Methodological quality assessment

The final retained full-text studies will undergo methodological quality assessment independently by two reviewers and any disagreements resolved by discussion. None of the studies will be excluded based upon their methodological quality score to enable a comprehensive overview of the current state of the evidence. The methodological quality assessment will be conducted using the mixed-methods assessment tool (MMAT). The MMAT was selected because it enables a plethora of study designs to methodological appraised given the integrative review design. This assessment tool enables critical appraisal of all qualitative, quantitative, and mixed-methods studies. Each domain of assessment is rated against, “no”, “yes”, and “unclear”. Methodological quality assessment will be performed by one reviewer and quality checked by a second reviewer. In the case of diagnostic accuracy studies, the reviewers will use the quality assessment of diagnostic accuracy studies (QUADAS)-2 quality checklist. Briefly, the included studies will be assessed in four main key domains: (1) patient selection, (2) index test, (3) reference standard, and (4) flow and timing.

Data synthesis and results

A meta-analysis will be performed to calculate pooled diagnostic accuracy measures if data allows. If this is not possible, then a narrative synthesis will be used. The steps in the narrative synthesis will involve the following: (1) data reduction by tabulation, (2) data comparison between studies, and, finally, (3) drawing conclusions. This process involves reading the full papers multiple times, linking together similarities and differences between the studies, and quality checking with the primary sources. The data reduction involves delineation of outcomes. The data comparison phase involves the reviewers’ identifying patterns and themes through counting and clustering and contrasting the study findings. Finally, the drawing of conclusions and verification inform a comprehensive understanding of the topic, which will be verified with the primary sources of data for accuracy throughout the process. The data synthesis will be conducted by two reviewers and consulted with a third reviewer. The narrative synthesis of diverse research designs will be reported according to the Synthesis without Meta-analysis (SWiM) in systematic reviews [40]. The Cochrane Review Manager will be used for primary analyses, including risk of bias, and Meta-DiSc software for the meta-analysis of test accuracy data and for secondary analyses [41]. The index test used to evaluate the solutions proposed in the included papers is based on a binary outcome (presence of or absence of malignant condition). A univariate random-effects model will be employed to obtain summary estimates of the sensitivity and specificity of the test.

The NHMRC body of evidence matrix will be used to guide the overall synthesis of findings. This allows recommendations to be formed that indicate the strength of the body of evidence in relation to the research question.
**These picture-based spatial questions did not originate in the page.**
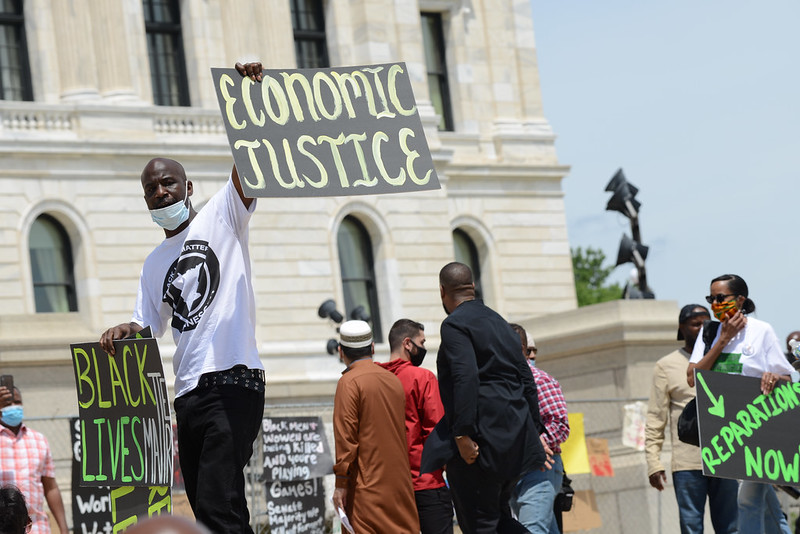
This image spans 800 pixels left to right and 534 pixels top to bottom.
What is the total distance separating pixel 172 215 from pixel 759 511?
4.58 m

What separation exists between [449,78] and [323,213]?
5960 millimetres

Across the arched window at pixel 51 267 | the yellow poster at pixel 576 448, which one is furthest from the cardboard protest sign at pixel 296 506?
the arched window at pixel 51 267

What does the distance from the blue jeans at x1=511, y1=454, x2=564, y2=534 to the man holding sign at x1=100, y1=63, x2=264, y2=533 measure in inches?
124

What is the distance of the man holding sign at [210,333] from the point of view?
6.80 meters

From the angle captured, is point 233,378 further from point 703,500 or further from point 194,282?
point 703,500

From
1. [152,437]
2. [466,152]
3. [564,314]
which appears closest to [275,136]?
[152,437]

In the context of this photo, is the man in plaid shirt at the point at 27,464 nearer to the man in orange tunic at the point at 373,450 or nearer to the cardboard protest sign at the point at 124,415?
the man in orange tunic at the point at 373,450

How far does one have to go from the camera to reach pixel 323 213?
3216 cm

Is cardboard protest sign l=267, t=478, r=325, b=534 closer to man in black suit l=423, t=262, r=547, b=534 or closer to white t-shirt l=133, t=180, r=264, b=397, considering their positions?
man in black suit l=423, t=262, r=547, b=534

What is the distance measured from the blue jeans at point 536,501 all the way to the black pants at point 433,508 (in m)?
0.46

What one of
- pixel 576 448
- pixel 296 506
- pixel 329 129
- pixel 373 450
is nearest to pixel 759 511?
pixel 373 450

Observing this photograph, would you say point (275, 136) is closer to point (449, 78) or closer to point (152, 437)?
point (152, 437)

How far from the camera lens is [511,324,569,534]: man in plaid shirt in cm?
977

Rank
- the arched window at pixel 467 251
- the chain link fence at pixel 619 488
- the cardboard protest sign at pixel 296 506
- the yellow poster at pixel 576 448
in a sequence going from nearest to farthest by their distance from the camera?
1. the yellow poster at pixel 576 448
2. the cardboard protest sign at pixel 296 506
3. the chain link fence at pixel 619 488
4. the arched window at pixel 467 251
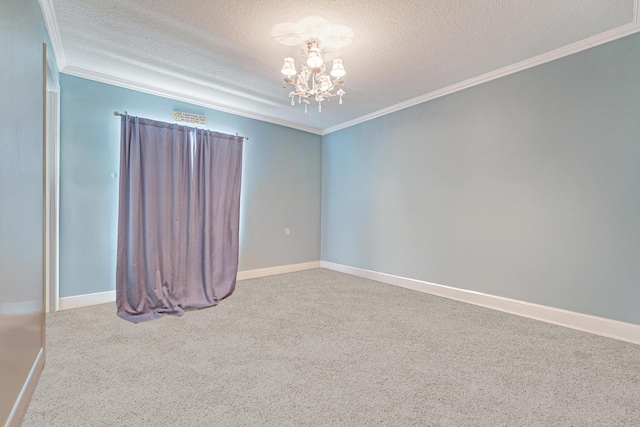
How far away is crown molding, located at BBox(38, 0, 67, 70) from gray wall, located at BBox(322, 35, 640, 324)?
3597 millimetres

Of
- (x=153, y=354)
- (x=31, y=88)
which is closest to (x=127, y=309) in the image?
(x=153, y=354)

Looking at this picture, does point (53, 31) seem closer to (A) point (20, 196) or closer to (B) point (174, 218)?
(A) point (20, 196)

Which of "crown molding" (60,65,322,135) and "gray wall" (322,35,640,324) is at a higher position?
"crown molding" (60,65,322,135)

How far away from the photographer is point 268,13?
2.12 metres

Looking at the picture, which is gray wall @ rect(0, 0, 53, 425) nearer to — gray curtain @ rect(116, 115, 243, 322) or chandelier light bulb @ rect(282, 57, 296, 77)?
gray curtain @ rect(116, 115, 243, 322)

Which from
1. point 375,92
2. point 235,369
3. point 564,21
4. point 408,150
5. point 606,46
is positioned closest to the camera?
point 235,369

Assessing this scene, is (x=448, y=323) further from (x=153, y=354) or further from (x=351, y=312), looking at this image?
(x=153, y=354)

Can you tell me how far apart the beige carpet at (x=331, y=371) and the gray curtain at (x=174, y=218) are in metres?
0.39

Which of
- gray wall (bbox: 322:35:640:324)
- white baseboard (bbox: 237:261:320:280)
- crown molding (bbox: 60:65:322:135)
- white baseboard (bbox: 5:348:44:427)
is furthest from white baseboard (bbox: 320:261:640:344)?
white baseboard (bbox: 5:348:44:427)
Grades range from A to D, with A or B recommendations generally based on evidence that can be trusted to guide clinical practice. Grades C or D must be applied carefully based on individual clinical circumstances and should be interpreted with care [42]. The resulting data will be reported following PRISMA guidelines (Fig. 2). This figure will be used to report the number of citations at each stage of screening and selection.

Fig. 2
figure 2

PRISMA flowchart for study selection. Identification of studies via databases and registers

Discussion

To date, this will be the first systematic review on the use of AI in predicting the need for prostate biopsies based on clinical and demographic indicators. This systematic review will summarise the AI techniques including the ways in which they are used, their effectiveness, and their impact on clinical practice. The analysis of the literature will be used to assess evidence of AI application in clinical practice for prostate biopsy patient selection. It is expected that the findings will inform further research to address evidence gaps and to contribute to improved clinical practice.